#### Texte cité
Maurice, comme de nombreuses autres régions du globe, subit de plein fouet les conséquences de ce réchauffement. Les périodes sèches – comme c’est le cas actuellement – se prolongent, les précipitations diminuent et l’intensité des cyclones dans l’océan Indien s’accroît. Toutefois, ces cyclones ne toucheront pas systématiquement les terres habitées, comme l’a souligné le directeur adjoint par intérim des Mauritius Meteorological Services (MMS), Renganaden Virasami.
Dans son résumé des températures pour l’année 2024 et ses prévisions pour janvier à mars 2025, les MMS sont explicites. Les derniers rapports des centres météorologiques mondiaux indiquent la persistance de faibles conditions La Niña sur le Pacifique équatorial jusqu’à février-avril 2025 (59 % de chances), suivie d’une transition probable vers un état neutre ENSO entre mars et mai 2025 (60 % de chances). Cette situation affecte également l’océan Indien, avec des prévisions de températures de surface de la mer plus chaudes que la normale et une pression atmosphérique proche de la moyenne dans notre région pour janvier à mars 2025.

#### Partie données

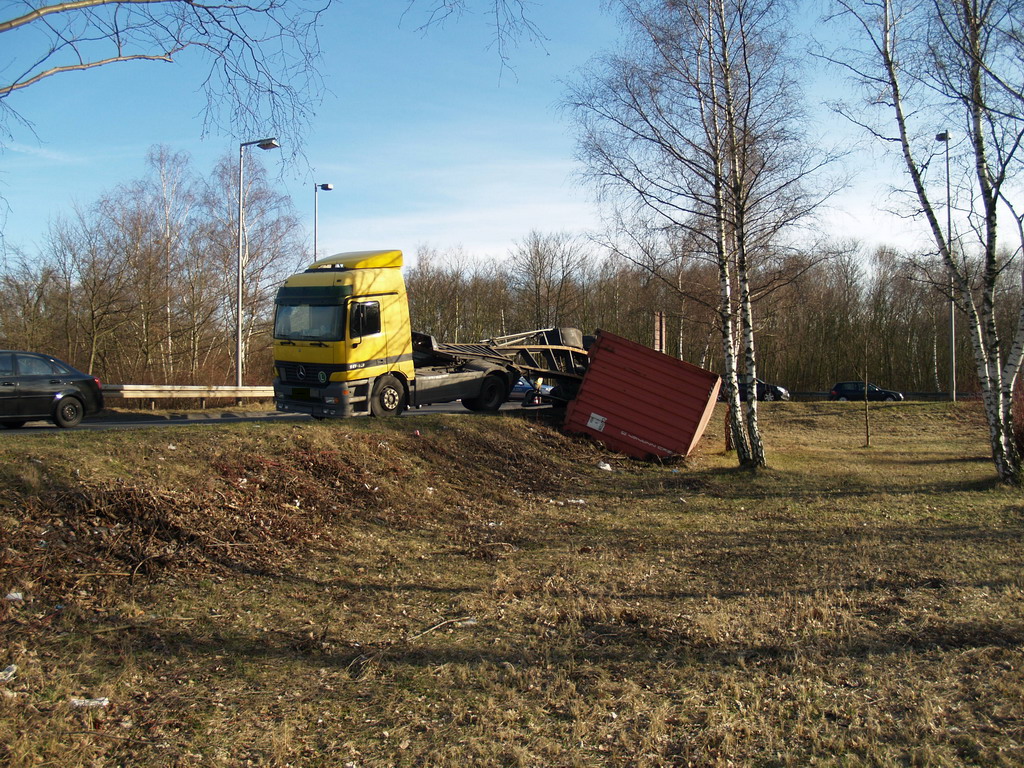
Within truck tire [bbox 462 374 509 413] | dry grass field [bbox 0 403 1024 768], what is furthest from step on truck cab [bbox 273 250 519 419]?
dry grass field [bbox 0 403 1024 768]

#### Travail demandé
A - Modifiez le texte cité en reprenant tout le passage depuis « Maurice, comme de » jusqu'à « (MMS), Renganaden Virasami. », où « cyclones » devient « ouragans ».
B - Relevez, sans répétition, tous les noms de mois qui figurent dans le texte cité.

#### Réponses attendues
A -
Maurice, comme de nombreuses autres régions du globe, subit de plein fouet les conséquences de ce réchauffement. Les périodes sèches – comme c’est le cas actuellement – se prolongent, les précipitations diminuent et l’intensité des ouragans dans l’océan Indien s’accroît. Toutefois, ces ouragans ne toucheront pas systématiquement les terres habitées, comme l’a souligné le directeur adjoint par intérim des Mauritius Meteorological Services (MMS), Renganaden Virasami.

B - janvier, février, mars, avril, mai